What the exercise asks:
Reproduce, word for word, the passage of the Land Rover plug-in hybrid article that starts with "Land Rover has" and continues through "thousands every year.".

Land Rover celebrates World Earth Day with the arrival of two new plug-in hybrids 

Land Rover has at last made its smallest and most affordable models available with a plug-in hybrid option which brings savings of thousands for company car drivers swapping out of a diesel.

Ginny Buckley

22 Sep 2022

The Range Rover Evoque and Land Rover Discovery Sport are both now available as plug-in hybrids, following on from PHEV versions of the bigger Range Rover and Range Rover Sport. With official CO2 emissions of 32g/km and a zero-emissions range of up to 41 miles for some Evoque models, drivers will be taxed at six per cent in 2020/21.

The bigger Discovery Sport PHEVs qualify for a 10 percent BIK rate in 2020/21 with CO2 emissions starting at 36g/km and a zero-emissions range of up to 38 miles. With the diesel models attracting benefit-in-kind rates of 37%, the saving for company car drivers for choosing a PHEV will add up to thousands every year.

Be careful though, as the choice of wheels will affect the ratings, as bigger tyres have more drag and increase the fuel consumption.

Stored rows:
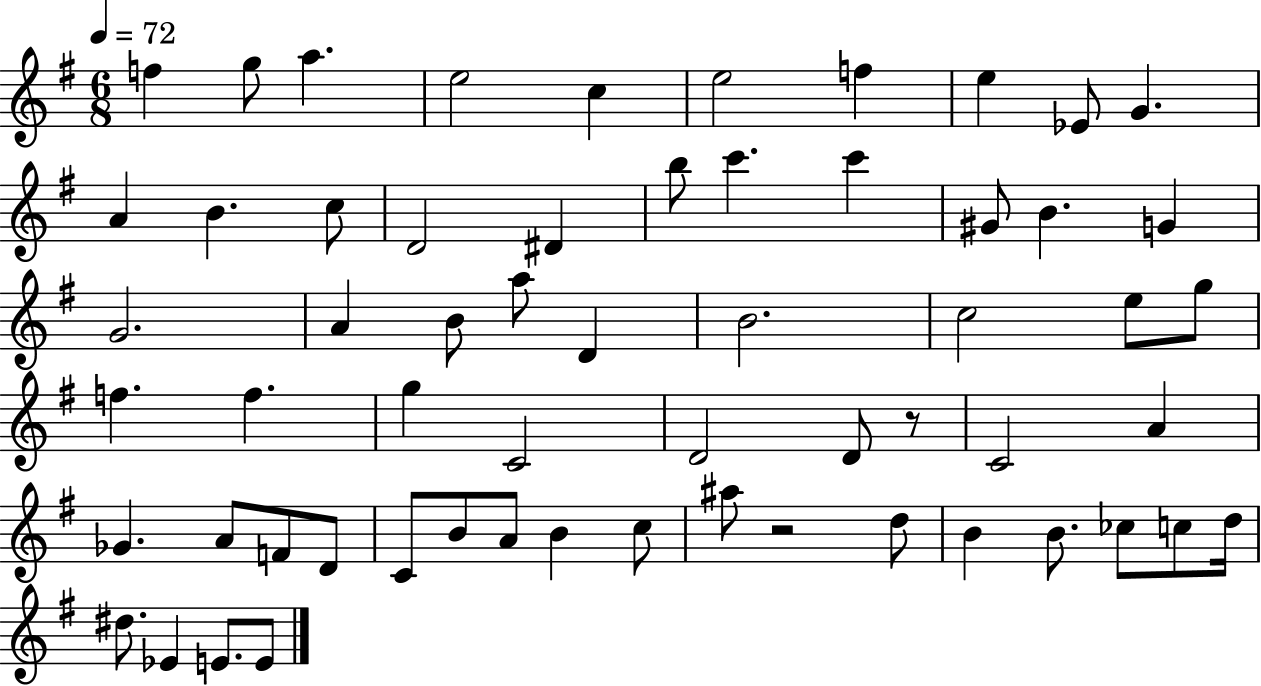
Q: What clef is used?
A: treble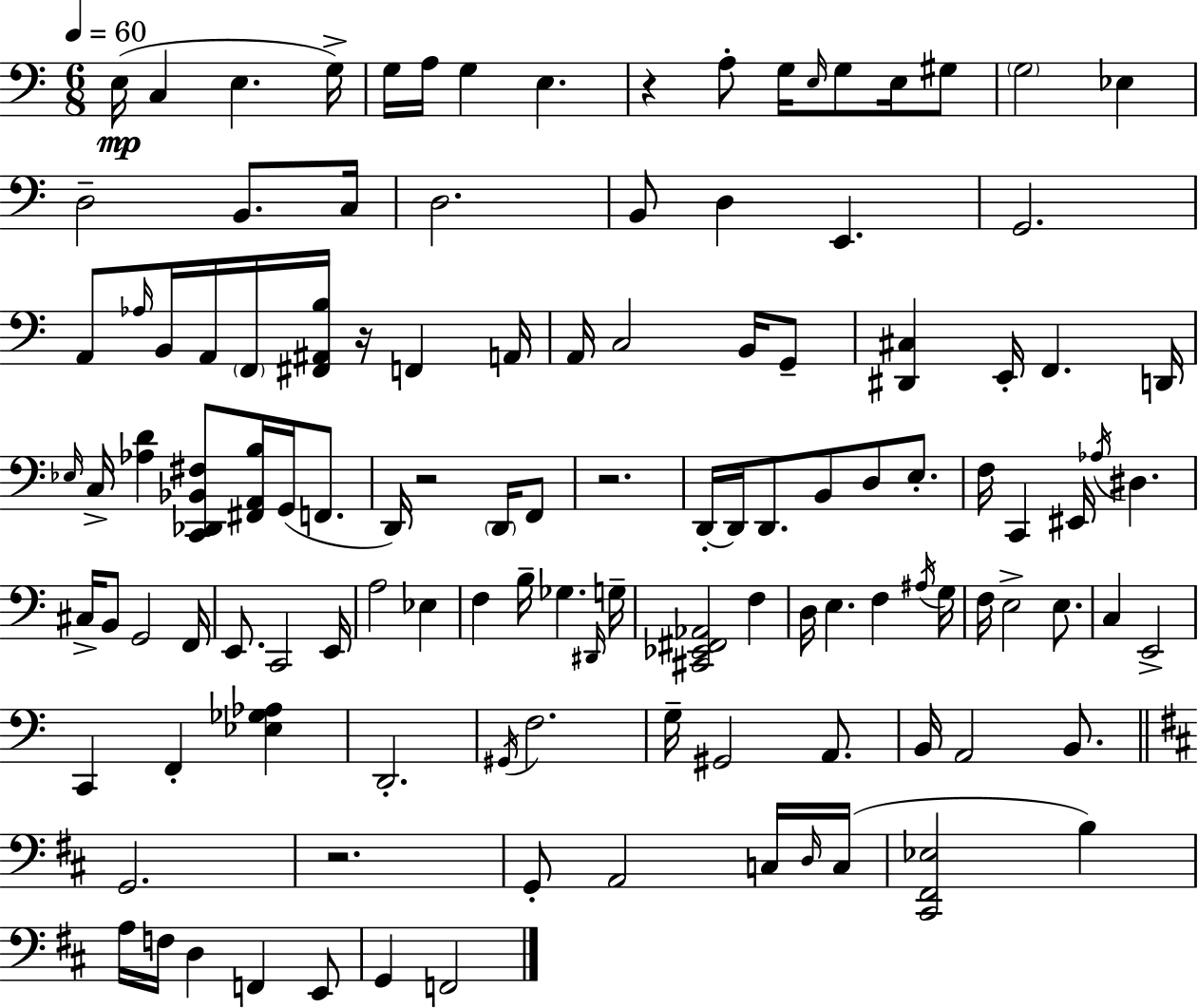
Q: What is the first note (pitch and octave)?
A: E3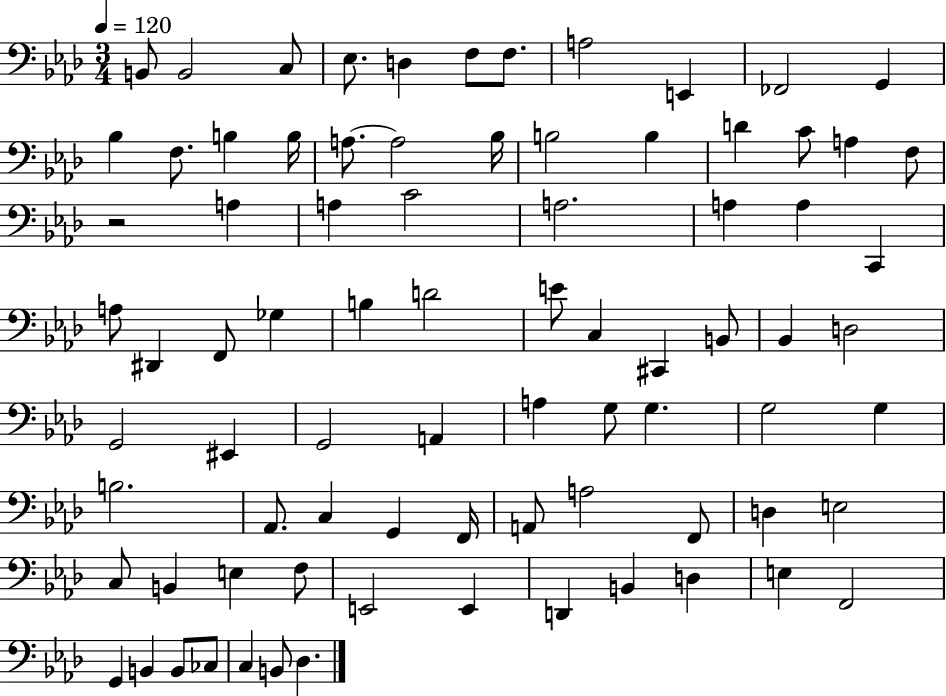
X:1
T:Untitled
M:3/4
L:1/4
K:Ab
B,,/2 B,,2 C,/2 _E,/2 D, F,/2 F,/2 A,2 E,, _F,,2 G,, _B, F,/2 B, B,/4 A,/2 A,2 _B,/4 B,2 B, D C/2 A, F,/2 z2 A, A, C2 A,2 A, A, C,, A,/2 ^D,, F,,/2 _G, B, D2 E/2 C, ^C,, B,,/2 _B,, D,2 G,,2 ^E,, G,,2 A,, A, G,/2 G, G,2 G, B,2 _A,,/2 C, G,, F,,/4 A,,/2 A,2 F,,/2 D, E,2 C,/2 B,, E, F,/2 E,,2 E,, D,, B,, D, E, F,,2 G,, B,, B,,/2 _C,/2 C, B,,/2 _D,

Reply to the exercise:
Land Rover has at last made its smallest and most affordable models available with a plug-in hybrid option which brings savings of thousands for company car drivers swapping out of a diesel.

Ginny Buckley

22 Sep 2022

The Range Rover Evoque and Land Rover Discovery Sport are both now available as plug-in hybrids, following on from PHEV versions of the bigger Range Rover and Range Rover Sport. With official CO2 emissions of 32g/km and a zero-emissions range of up to 41 miles for some Evoque models, drivers will be taxed at six per cent in 2020/21.

The bigger Discovery Sport PHEVs qualify for a 10 percent BIK rate in 2020/21 with CO2 emissions starting at 36g/km and a zero-emissions range of up to 38 miles. With the diesel models attracting benefit-in-kind rates of 37%, the saving for company car drivers for choosing a PHEV will add up to thousands every year.